- **Stated problem**
The lines to extract begin at the one containing "Observing this photo, is" and run to the end of the listing; set them down exactly and alone.

- **Stored records**
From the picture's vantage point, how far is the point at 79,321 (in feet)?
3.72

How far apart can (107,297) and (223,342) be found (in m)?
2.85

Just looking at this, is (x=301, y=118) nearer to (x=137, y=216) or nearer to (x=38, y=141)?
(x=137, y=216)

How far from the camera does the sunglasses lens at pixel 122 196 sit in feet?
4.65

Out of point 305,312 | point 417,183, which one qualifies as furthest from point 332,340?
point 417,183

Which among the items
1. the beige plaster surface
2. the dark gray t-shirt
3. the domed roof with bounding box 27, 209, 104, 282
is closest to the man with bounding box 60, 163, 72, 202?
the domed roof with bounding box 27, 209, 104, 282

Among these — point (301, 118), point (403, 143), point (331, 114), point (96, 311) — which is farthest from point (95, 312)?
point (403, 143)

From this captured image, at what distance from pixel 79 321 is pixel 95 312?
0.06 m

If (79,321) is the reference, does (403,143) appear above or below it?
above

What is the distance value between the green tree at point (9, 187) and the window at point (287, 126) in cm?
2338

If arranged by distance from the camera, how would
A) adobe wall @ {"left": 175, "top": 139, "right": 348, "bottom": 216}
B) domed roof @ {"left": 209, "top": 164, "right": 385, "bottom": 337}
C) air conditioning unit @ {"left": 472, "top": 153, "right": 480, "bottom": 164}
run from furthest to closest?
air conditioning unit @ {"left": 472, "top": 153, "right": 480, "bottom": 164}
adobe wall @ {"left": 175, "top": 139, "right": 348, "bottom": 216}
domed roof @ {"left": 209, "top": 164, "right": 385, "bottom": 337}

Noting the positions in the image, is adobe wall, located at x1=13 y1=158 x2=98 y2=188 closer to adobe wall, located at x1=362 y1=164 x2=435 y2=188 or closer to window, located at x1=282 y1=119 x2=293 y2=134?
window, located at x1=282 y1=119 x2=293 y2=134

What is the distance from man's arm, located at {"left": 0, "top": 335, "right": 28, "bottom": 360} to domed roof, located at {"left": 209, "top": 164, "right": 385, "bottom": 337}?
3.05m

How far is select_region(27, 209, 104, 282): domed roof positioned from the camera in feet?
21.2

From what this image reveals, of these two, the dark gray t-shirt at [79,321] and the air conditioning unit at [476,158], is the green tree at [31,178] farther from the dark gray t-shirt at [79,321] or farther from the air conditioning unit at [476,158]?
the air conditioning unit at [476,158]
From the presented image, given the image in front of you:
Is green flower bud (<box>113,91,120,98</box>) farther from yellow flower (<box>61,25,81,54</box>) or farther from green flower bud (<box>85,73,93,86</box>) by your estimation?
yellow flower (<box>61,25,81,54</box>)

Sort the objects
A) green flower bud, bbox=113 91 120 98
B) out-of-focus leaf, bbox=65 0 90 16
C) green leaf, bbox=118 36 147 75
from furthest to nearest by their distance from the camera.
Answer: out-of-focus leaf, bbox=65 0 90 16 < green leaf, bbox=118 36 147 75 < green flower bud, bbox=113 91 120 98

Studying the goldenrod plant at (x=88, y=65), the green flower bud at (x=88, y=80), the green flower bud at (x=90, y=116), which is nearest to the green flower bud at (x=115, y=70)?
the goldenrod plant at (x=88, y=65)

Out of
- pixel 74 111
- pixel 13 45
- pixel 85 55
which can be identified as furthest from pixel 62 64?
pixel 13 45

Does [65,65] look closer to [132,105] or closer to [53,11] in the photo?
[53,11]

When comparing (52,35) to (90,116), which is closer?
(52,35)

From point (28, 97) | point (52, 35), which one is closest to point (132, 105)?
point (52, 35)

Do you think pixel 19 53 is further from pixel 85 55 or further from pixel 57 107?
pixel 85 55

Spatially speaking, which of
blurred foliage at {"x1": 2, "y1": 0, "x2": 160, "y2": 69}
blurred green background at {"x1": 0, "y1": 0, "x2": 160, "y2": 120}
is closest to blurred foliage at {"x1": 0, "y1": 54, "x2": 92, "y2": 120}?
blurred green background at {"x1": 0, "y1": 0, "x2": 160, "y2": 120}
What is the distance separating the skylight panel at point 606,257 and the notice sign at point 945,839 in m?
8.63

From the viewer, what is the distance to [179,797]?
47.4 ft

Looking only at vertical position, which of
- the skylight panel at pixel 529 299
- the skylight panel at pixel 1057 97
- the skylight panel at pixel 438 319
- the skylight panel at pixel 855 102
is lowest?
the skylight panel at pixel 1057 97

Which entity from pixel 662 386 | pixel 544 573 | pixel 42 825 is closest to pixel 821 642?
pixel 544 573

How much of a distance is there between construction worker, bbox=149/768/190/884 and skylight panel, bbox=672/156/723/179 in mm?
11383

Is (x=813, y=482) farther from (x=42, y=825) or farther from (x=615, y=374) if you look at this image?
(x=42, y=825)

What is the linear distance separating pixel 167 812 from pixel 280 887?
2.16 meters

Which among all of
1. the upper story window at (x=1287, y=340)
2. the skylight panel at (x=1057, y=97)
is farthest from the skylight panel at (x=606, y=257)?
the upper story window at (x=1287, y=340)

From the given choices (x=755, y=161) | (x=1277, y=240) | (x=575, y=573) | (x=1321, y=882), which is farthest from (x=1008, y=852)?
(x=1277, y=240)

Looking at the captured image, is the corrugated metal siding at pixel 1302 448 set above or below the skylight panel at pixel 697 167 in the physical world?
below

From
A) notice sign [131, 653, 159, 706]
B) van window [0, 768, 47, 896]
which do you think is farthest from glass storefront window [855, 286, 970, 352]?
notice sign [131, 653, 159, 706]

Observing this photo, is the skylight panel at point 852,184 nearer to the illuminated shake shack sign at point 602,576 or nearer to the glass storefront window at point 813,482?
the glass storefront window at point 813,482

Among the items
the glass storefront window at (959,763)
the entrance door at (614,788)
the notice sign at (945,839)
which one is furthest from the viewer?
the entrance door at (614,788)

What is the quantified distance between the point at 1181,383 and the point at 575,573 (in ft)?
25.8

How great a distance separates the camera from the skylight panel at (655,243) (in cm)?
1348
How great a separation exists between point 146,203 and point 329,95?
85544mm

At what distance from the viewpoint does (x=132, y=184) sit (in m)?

- **Task output**
Observing this photo, is the skylight panel at point 852,184 nearer to the illuminated shake shack sign at point 602,576 or nearer to the glass storefront window at point 813,482?
the glass storefront window at point 813,482

Among the items
the glass storefront window at (959,763)
the entrance door at (614,788)
the notice sign at (945,839)
which one is furthest from the viewer?
the entrance door at (614,788)

What is the quantified distance between the point at 1181,383 and the point at 575,573 (in ft)?
25.8

How great a distance separates the camera from the skylight panel at (655,243) (in cm)?
1348
How great a separation exists between point 146,203 and point 329,95?
85544mm

At what distance from the viewpoint does (x=132, y=184) sit (in m)?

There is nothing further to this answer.